Edit: I think you should make a new thread with this technique, get more people to try it out to see how effective it is  :smiley:

----------


## LouieO

Thanks, I think i will!

----------


## Taromon777

Not sure if this is any help, but I find that hypnogogia occurs very quickly if you just get comfortable and think about _nothing_.  Think about absolutely nothing at all, and then either wait until you get an image in your head, or imagine yourself plunging your hand into your subconcious, and brining it out again and see what you find.  Whenever I try this I always get some kind of thought or image appear.  Then just do nothing for a while and you should have a "mini dream" which lasts for a few seconds.  The only problem is, because it only works if you don't think about anything, I always end up losing conciousness when I fall asleep.  But I just thought I'd bring it up in case someone might be able to adapt it into a custom WILD technique.

----------


## LouieO

I have a lot of trouble with that, and haven't tried it since a very traumatic experience...  :tongue2:  involving me trying to listen to and quiet my subconscious. I managed to listen, but I couldn't quiet it. It was like being yelled at from all sides, all the time... and it was frikking SCARY, although it may sound stupid to you. So I have had no luck with that...  :tongue2:

----------


## Taromon777

By the way LouieO, I tried your idea of playing with object; it was an old sock to start with (it's amazing all the things you can do with a sock) but then it turned into a football.  I imagined I was throwing it around in a field with two characters, and when the ball flew past my head it turned into a hypnogogic image and I saw it really clearly!  Didn't get much further than that though.

----------


## beachgirl

kraftwerk, what do you do when you FILD?

----------


## IndigoGhost

> I'm on a quest. I'd like to come up with some new variations of wilds, and find some more obscure ones. I want to know what you've had success with wilding, and what odd variants you've used, and what ideas you have in the future. Lets start experimenting and try to find something ground breaking like FILD!




I wanna be the very best, like no one ever was, WILD'ing is my real test and SP is the cause.

----------


## Sesquipedalian

I have one that I haven't released to the general public yet. It is the CCILD or Complex Character Induced Lucid Dream. Basically, you come up with a character that has many 'facets' to them, like you would for writing a long story. Then, make them 'come to life' in your mind. When you go to bed or during a WBTB, strike up conversation that is interesting and can go on for a long time, while ignoring whatever sensations you experience. Eventually, you can enter an LD.

The way this works is that keeping the conversation going requires logic. The flow is also a means of tracking how you are doing. (random tangent = losing it a little) For more detail, I have a thread in research.

I've used this to break my year-long dry spell, but I still need more proof before i give it over to the noobs. (It seems a little nutty, and I would rather have a real, working technique for those starting out than a made up one that can drive people away.)

----------


## beachgirl

interesting re the CCILD... .is it a type of MILD?
but then i wonder, doesn't REM require a suspension of logic? 
so my mind wonders, which way to go on this... 
thanks for posting!

**Collected data**
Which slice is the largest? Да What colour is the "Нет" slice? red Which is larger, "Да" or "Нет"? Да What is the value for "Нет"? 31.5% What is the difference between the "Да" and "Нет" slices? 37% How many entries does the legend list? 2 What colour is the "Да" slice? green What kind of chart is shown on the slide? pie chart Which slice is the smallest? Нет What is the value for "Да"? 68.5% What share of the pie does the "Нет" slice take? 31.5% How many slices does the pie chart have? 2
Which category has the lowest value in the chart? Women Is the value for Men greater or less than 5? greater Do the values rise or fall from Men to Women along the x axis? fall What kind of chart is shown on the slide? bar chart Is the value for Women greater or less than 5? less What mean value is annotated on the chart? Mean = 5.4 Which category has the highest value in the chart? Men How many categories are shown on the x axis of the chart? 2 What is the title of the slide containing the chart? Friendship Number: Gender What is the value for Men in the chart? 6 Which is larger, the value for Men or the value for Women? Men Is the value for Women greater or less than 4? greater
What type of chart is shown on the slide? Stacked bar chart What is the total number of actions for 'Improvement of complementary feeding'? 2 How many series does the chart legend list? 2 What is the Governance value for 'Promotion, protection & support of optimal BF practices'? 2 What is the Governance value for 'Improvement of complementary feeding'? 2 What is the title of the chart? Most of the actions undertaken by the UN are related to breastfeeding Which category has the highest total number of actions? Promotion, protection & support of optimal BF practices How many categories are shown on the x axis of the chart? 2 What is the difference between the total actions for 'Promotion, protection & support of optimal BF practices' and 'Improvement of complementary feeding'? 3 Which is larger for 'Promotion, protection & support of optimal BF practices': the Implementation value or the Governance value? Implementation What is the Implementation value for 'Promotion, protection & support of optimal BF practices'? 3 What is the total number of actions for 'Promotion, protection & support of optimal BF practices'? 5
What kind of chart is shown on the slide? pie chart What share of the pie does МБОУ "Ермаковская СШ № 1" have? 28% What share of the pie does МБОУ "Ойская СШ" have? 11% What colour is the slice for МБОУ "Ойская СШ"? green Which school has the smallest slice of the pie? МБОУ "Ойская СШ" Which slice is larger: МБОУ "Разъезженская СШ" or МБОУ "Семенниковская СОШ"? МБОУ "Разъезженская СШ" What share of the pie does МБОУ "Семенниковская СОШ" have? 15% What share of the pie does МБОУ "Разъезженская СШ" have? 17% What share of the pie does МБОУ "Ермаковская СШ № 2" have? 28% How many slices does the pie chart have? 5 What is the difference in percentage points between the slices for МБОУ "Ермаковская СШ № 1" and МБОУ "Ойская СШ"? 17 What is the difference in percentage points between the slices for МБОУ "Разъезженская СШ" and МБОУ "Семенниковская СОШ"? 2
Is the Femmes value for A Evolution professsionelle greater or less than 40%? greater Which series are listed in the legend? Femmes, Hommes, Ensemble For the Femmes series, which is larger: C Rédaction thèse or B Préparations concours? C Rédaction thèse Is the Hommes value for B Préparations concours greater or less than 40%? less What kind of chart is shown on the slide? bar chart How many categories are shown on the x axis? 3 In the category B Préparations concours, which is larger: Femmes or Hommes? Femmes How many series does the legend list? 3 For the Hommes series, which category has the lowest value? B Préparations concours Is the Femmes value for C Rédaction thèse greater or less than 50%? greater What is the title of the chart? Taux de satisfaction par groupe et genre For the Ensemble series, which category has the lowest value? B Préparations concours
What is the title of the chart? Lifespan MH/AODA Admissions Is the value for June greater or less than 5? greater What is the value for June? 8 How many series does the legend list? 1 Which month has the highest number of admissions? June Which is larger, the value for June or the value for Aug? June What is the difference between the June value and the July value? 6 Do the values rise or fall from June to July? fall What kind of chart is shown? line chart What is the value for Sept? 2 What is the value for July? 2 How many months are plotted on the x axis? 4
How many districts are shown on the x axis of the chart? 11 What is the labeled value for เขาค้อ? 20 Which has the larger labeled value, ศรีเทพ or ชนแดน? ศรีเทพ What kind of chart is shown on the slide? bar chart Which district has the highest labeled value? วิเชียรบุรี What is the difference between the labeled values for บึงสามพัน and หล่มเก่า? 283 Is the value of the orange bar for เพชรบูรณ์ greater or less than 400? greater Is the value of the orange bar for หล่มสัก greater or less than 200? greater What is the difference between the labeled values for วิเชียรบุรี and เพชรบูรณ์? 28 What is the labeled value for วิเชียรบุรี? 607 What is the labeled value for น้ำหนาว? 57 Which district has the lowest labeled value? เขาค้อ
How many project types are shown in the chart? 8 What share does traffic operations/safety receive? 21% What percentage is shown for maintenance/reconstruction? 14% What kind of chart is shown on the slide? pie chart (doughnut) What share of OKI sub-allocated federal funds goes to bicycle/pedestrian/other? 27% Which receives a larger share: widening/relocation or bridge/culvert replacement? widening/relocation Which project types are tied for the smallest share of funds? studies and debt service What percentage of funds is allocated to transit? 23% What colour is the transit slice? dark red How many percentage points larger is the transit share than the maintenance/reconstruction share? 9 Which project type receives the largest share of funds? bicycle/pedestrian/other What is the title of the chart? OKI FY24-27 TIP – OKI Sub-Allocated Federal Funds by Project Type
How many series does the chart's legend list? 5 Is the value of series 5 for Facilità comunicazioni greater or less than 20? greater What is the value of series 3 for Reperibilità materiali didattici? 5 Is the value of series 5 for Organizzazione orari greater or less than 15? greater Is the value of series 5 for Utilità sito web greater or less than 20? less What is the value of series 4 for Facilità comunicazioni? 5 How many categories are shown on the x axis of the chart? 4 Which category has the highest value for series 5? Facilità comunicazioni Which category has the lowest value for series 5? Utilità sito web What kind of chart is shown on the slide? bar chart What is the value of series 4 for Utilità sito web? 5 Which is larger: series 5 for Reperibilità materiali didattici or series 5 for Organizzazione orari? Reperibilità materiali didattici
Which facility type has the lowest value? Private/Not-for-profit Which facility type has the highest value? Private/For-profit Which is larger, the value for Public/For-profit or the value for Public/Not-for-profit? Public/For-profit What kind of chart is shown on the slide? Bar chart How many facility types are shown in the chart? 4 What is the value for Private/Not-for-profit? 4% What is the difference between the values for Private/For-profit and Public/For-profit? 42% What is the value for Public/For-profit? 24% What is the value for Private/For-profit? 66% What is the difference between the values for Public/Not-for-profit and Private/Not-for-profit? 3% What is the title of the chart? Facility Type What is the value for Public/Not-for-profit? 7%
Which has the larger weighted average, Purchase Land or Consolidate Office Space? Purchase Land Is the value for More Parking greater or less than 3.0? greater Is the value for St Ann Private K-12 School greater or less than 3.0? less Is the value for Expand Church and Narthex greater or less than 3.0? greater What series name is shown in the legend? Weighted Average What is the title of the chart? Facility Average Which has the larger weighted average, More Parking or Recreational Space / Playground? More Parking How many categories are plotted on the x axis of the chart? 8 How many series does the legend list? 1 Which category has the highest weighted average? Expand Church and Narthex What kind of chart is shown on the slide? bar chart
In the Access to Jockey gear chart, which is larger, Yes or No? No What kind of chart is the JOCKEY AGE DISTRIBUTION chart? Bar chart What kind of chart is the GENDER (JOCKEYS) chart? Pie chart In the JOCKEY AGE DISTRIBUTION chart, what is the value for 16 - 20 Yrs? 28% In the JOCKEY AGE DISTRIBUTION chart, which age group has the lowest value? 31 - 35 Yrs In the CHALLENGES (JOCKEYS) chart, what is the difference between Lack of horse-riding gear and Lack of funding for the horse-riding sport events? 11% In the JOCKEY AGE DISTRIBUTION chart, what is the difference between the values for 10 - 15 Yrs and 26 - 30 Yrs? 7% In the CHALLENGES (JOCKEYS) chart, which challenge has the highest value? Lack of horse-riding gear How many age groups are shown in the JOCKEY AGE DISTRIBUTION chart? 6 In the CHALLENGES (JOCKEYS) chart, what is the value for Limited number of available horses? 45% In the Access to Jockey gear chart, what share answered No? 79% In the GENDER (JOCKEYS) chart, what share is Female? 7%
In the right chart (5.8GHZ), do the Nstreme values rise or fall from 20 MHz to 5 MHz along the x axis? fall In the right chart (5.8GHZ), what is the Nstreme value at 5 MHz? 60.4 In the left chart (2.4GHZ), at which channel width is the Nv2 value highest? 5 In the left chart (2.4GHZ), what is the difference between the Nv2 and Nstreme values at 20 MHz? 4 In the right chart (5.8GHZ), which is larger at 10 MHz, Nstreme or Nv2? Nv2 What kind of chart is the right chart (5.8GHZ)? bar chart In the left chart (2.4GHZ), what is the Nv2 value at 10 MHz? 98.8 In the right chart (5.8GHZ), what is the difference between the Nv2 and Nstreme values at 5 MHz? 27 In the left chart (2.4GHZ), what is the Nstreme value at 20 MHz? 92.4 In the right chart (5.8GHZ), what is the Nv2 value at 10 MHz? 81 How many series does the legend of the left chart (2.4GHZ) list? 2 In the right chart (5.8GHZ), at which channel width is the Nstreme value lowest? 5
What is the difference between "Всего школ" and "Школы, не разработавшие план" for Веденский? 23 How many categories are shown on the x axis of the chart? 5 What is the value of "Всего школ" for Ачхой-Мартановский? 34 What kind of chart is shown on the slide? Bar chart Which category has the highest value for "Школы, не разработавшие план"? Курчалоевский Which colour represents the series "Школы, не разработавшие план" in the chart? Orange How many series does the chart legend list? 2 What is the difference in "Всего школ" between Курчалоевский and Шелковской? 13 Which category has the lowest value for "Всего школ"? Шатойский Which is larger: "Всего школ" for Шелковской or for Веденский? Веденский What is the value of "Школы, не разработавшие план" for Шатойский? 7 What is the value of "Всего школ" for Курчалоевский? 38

**Exercises to complete**
a - Answer these from the forum thread:
(i) What did the old sock turn into when Taromon777 tried LouieO's idea of playing with an object?
(ii) What does CCILD stand for?
(iii) According to Taromon777, how long does the "mini dream" last?
b - Reproduce the part of the forum thread between "The way this" and "thanks for posting!", inclusive.
The data stand apart from the forum thread.

**Responses per task**
a -
(i) A football.
(ii) Complex Character Induced Lucid Dream.
(iii) A few seconds.

b -
The way this works is that keeping the conversation going requires logic. The flow is also a means of tracking how you are doing. (random tangent = losing it a little) For more detail, I have a thread in research.

I've used this to break my year-long dry spell, but I still need more proof before i give it over to the noobs. (It seems a little nutty, and I would rather have a real, working technique for those starting out than a made up one that can drive people away.)

----------


## beachgirl

interesting re the CCILD... .is it a type of MILD?
but then i wonder, doesn't REM require a suspension of logic? 
so my mind wonders, which way to go on this... 
thanks for posting!